In the underlying case, the plaintiff filed a claim against another driver for injuries allegedly sustained as the result of an automobile accident between the two parties. During the course of litigation, the defendant obtained a physician to conduct a medical examination of the plaintiff. In preparation for a deposition following that examination, the plaintiff requested that the physician provide all records of the doctor’s testimony in personal injury cases in the preceding five years. While the physician provided an extensive list of patient names, he could not differentiate between individuals whom he had treated as a patient and those whom he had examined as part of litigation.
When legal counsel for the plaintiff further demanded a clarification between the two classes of individuals on the list, the physician requested that the trial court disallow the inquiry. The court declined, citing to Florida discovery rules that permit discovery into an expert’s previous trial testimony. The list of co-mingled individuals, according to the court, did not comply with the applicable discovery rules. As such, the trial court permitted the plaintiff to request information as to which individuals were involved in personal injury cases. The issue was then appealed to the Third District.
The appellate court examined the Florida discovery rules regarding a medical expert’s litigation experience, including the percentage of trial work performed respectively for plaintiffs and defendants. The discovery rules also allow a party to a lawsuit to ascertain a particular expert’s income earned by serving as a witness. The Florida Supreme Court set forth guidelines for discovering an expert witness’ financial information. A party who seeks such information may depose a medical expert, inquiring whether the expert typically performs work for plaintiffs, defendants, or both. In addition, the expert may be asked to provide an estimation of the percentage of his or her work that is devoted to acting as an expert.

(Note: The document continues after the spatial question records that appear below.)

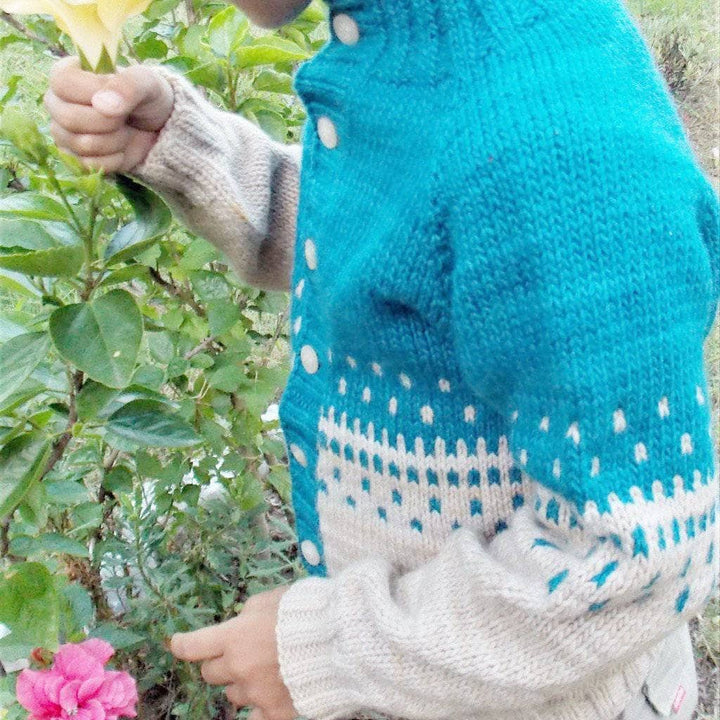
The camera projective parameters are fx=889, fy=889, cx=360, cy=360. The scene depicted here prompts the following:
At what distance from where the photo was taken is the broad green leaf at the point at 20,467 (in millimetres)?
831

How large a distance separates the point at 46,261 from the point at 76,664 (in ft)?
1.32

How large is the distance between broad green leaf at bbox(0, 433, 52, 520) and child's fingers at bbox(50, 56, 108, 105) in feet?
1.08

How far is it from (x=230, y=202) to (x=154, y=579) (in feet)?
2.16

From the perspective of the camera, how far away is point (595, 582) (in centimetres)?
57

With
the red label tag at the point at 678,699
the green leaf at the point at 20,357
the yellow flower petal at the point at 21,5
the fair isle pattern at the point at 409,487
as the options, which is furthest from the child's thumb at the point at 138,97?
the red label tag at the point at 678,699

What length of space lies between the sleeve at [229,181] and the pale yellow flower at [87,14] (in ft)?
0.60

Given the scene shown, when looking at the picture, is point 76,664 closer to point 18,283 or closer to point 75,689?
point 75,689

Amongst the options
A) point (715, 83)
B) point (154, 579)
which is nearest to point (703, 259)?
point (154, 579)

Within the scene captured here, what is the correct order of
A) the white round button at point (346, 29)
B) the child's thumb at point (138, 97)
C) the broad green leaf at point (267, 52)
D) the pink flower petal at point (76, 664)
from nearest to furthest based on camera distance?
1. the white round button at point (346, 29)
2. the child's thumb at point (138, 97)
3. the pink flower petal at point (76, 664)
4. the broad green leaf at point (267, 52)

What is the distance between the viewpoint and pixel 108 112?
29.9 inches

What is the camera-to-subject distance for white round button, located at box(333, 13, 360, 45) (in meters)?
0.66

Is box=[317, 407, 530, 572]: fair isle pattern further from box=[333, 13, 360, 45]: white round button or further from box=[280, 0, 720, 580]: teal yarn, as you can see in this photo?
box=[333, 13, 360, 45]: white round button

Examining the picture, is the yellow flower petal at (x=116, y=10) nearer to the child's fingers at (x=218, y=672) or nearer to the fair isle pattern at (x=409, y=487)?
the fair isle pattern at (x=409, y=487)

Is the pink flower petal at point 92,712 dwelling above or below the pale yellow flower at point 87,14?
below
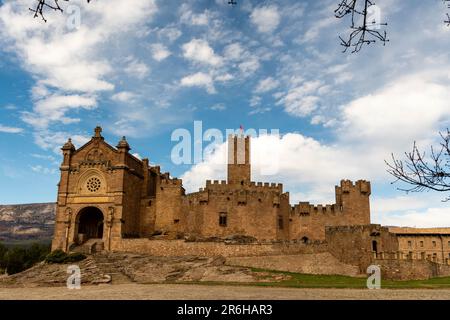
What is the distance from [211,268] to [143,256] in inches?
356

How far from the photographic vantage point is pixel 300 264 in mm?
43188

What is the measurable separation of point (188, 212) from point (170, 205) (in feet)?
8.27

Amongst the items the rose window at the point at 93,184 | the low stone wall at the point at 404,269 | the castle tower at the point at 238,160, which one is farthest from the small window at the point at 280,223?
the rose window at the point at 93,184

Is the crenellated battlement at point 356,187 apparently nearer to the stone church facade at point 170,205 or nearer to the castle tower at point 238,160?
the stone church facade at point 170,205

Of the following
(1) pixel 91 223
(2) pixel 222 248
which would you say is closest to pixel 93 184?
(1) pixel 91 223

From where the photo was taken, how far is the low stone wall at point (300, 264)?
4278 cm

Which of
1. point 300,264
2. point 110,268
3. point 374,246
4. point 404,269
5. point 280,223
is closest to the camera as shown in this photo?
point 110,268

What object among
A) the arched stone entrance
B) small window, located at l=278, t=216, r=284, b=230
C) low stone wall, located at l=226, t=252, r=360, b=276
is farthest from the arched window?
the arched stone entrance

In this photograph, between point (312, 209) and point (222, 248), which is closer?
point (222, 248)

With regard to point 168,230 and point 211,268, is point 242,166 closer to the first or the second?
point 168,230

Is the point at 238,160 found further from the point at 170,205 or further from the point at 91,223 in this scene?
the point at 91,223

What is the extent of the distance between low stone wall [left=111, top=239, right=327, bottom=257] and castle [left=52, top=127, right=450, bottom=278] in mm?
97

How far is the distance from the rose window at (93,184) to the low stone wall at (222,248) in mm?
9631
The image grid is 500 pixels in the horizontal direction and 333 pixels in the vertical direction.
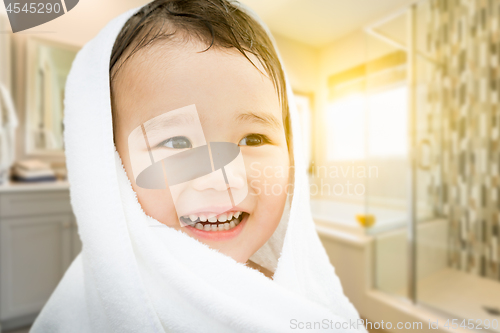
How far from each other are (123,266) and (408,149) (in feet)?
3.92

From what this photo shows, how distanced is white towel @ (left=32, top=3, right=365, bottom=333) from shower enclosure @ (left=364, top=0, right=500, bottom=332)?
3.01ft

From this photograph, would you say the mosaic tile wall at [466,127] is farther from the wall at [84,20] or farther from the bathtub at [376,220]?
the wall at [84,20]

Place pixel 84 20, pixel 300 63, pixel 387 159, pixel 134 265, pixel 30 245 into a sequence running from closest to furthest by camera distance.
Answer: pixel 134 265, pixel 84 20, pixel 300 63, pixel 30 245, pixel 387 159

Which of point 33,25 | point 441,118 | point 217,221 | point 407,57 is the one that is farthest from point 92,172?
point 441,118

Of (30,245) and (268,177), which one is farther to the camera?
(30,245)

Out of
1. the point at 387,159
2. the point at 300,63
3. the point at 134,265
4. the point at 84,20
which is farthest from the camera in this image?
the point at 387,159

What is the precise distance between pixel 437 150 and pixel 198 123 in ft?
4.69

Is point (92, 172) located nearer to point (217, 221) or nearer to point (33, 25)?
point (217, 221)

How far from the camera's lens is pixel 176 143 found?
0.23 m

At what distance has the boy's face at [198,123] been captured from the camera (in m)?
0.22

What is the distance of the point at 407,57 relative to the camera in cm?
108

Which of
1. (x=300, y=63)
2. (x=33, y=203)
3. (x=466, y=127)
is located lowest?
(x=33, y=203)

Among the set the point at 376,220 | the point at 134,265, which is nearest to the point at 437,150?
the point at 376,220

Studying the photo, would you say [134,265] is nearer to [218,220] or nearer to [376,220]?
[218,220]
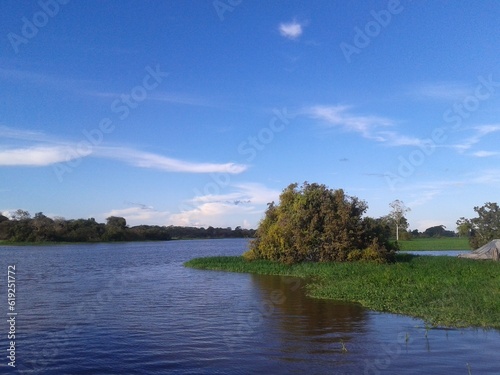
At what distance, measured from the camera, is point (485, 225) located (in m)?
53.8

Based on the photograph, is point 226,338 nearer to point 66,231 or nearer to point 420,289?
point 420,289

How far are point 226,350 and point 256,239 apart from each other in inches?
1159

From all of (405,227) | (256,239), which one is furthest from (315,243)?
(405,227)

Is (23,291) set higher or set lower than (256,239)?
lower

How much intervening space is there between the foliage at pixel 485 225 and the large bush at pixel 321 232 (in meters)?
20.7

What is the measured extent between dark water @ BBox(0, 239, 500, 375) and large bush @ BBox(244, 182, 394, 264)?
12752 millimetres

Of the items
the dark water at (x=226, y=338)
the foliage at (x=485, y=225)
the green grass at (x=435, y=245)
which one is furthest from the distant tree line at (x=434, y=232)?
the dark water at (x=226, y=338)

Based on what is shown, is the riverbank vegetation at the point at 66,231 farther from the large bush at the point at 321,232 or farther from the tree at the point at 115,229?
the large bush at the point at 321,232

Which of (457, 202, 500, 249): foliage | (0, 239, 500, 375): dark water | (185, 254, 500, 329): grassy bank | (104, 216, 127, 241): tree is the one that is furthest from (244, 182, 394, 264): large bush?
(104, 216, 127, 241): tree

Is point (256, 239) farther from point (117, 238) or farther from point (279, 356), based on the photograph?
point (117, 238)

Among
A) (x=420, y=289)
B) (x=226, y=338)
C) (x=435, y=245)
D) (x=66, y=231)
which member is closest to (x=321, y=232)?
(x=420, y=289)

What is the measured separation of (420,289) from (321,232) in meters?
17.0

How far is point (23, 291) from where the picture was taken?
26.4 m

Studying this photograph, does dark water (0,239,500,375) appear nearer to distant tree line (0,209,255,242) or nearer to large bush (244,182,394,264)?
large bush (244,182,394,264)
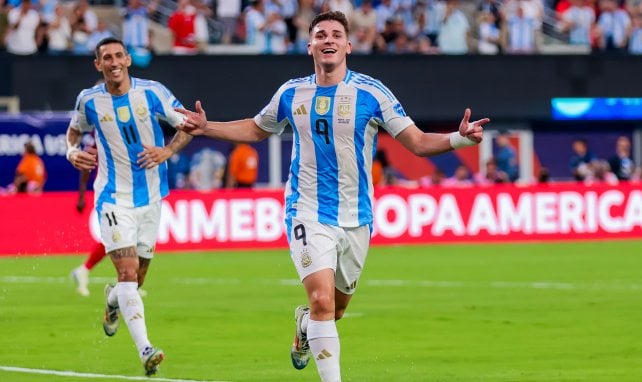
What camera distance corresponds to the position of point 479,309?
679 inches

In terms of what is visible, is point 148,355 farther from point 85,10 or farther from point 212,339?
point 85,10

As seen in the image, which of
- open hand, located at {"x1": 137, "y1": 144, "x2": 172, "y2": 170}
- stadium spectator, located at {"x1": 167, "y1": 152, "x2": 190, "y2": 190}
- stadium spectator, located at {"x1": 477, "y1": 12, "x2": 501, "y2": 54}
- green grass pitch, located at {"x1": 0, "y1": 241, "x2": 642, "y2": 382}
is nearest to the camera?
green grass pitch, located at {"x1": 0, "y1": 241, "x2": 642, "y2": 382}

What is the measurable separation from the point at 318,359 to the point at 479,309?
7704mm

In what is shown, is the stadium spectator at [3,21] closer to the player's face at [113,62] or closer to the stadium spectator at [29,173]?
the stadium spectator at [29,173]

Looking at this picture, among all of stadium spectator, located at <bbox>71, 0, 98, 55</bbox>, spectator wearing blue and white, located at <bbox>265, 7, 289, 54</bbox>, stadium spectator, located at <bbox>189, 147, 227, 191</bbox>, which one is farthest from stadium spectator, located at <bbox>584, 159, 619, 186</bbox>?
stadium spectator, located at <bbox>71, 0, 98, 55</bbox>

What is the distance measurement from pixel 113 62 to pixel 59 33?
19666 mm

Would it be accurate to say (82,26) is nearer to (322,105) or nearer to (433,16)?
(433,16)

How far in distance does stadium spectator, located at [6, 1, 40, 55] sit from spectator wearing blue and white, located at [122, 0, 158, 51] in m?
1.82

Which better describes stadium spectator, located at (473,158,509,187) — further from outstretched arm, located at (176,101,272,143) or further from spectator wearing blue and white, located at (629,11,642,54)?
outstretched arm, located at (176,101,272,143)

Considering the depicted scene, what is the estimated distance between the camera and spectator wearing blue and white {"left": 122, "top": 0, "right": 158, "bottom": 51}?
105 feet

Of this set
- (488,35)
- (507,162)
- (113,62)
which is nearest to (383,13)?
(488,35)

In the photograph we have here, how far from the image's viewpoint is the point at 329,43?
32.8 ft

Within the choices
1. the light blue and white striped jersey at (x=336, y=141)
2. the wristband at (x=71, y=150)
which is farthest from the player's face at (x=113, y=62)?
the light blue and white striped jersey at (x=336, y=141)

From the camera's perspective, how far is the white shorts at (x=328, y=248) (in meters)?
10.0
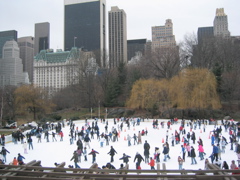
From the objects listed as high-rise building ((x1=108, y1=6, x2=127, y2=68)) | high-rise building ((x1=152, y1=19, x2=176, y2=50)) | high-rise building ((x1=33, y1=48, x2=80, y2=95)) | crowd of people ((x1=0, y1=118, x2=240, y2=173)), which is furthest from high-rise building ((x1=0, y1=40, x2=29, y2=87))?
crowd of people ((x1=0, y1=118, x2=240, y2=173))

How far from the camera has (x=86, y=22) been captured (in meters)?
168

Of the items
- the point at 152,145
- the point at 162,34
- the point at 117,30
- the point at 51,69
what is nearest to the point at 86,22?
the point at 117,30

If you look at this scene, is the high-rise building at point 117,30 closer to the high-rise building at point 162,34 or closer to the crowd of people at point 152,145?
the high-rise building at point 162,34

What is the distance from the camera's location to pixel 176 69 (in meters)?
56.3

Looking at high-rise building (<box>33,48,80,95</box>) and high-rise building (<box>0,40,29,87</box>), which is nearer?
high-rise building (<box>33,48,80,95</box>)

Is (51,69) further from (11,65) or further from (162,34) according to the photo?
(162,34)

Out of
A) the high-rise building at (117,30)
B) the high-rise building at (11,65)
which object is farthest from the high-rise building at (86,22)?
the high-rise building at (11,65)

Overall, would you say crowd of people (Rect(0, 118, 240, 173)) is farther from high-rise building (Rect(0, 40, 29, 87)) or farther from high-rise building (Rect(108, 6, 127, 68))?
high-rise building (Rect(0, 40, 29, 87))

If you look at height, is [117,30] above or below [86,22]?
below

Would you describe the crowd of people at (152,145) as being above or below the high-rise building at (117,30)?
below

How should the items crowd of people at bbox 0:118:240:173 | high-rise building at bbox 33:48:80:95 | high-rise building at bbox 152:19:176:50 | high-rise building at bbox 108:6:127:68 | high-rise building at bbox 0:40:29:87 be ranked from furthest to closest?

The appeals court held that the medical expert in the case at bar had failed to specify the percentage of patients he had treated in his own practice, and those he had examined for trial purposes. That distinction, according to the court, could go to potential bias as an expert witness.
The appeals court also determined that discovery of the information sought by the plaintiff would not violate Florida laws prohibiting the disclosure of patient information. The physician already had provided a list of patient names, and the plaintiff did not seek any additional medical information. Instead, the plaintiff was entitled to an identification of the individuals upon whom the physician had performed an evaluation in his role as a retained expert. The appellate court affirmed the trial court’s order denying the physician’s motion for a protective order and sent the matter back to the trial court.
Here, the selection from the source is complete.